Here, we see that due to the p-value of about 34%, non-inferiority could not be shown with a commonly considered significance level.

- I. Pigeot, J. Schäfer, J. Röhmel, D. Hauschke.
*Assessing non-inferiority of a new treatment in a three-arm clinical trial including a placebo.*Statistics in Medicine, 22:883-899 (2003). - M. Kieser, T. Friede.
*Planning and analysis of three‐arm non‐inferiority trials with binary endpoints.*Statistics in Medicine, 26:253-273 (2007). - M. Hasler, R. Vonk, L.A. Hothorn.
*Assessing non-inferiority of a new treatment in a three-arm trial in the presence of heteroscedasticity.*Statistics in Medicine, 27:490-503 (2008). - M. Mielke, A. Munk, and A. Schacht.
*The assessment of non‐inferiority in a gold standard design with censored, exponentially distributed endpoints.*Statistics in Medicine 27:5093-5110 (2008). - M. Mielke and A. Munk.
*The assessment and planning of non-inferiority trials for retention of effect hypotheses-towards a general approach.*arXiv preprint arXiv:0912.4169 (2009). - M. Mielke.

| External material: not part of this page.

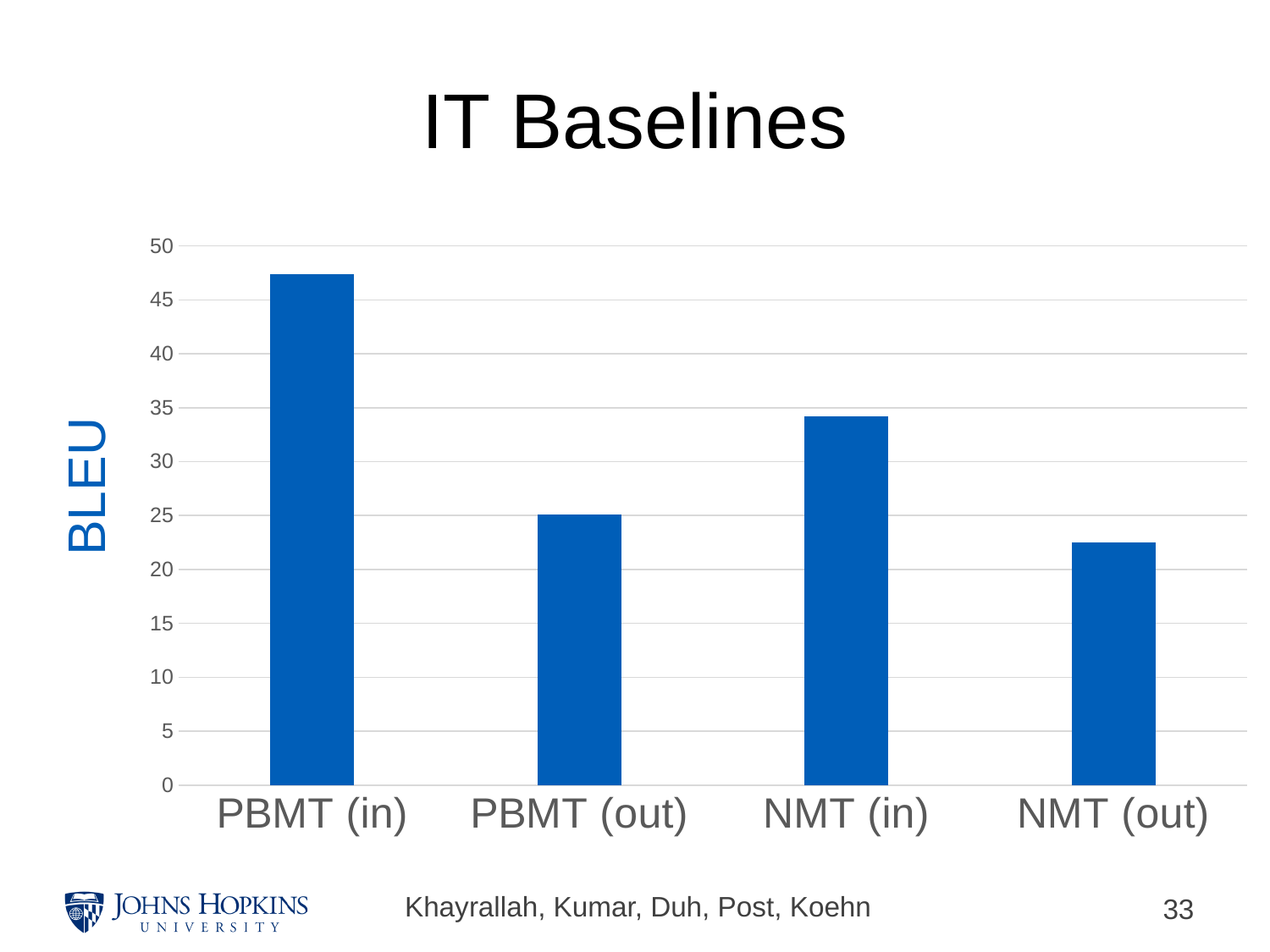
Is the BLEU value for NMT (out) greater or less than 20? greater Which has a higher BLEU score, PBMT (in) or NMT (in)? PBMT (in) What is the title of the chart? IT Baselines Is the BLEU value for PBMT (in) greater or less than 45? greater Is the BLEU value for NMT (out) greater or less than 25? less Which has a higher BLEU score, PBMT (out) or NMT (in)? NMT (in) Which category has the lowest BLEU score? NMT (out) What kind of chart is shown on the slide? bar chart Which category has the highest BLEU score? PBMT (in) How many categories are plotted on the chart? 4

*Maximum Likelihood Theory for Retention of Effect Non-inferiority Trials* - T. Mütze, A. Munk, T. Friede.
*Design and analysis of three‐arm trials with negative binomially distributed endpoints*. Statistics in Medicine. 35:505-521 (2016). - T. Mütze, F. Konietschke, A. Munk, T. Friede.
*A studentized permutation test for three-arm trials in the `gold standard’ design*. Statistics in Medicine. 36:883-898 (2017).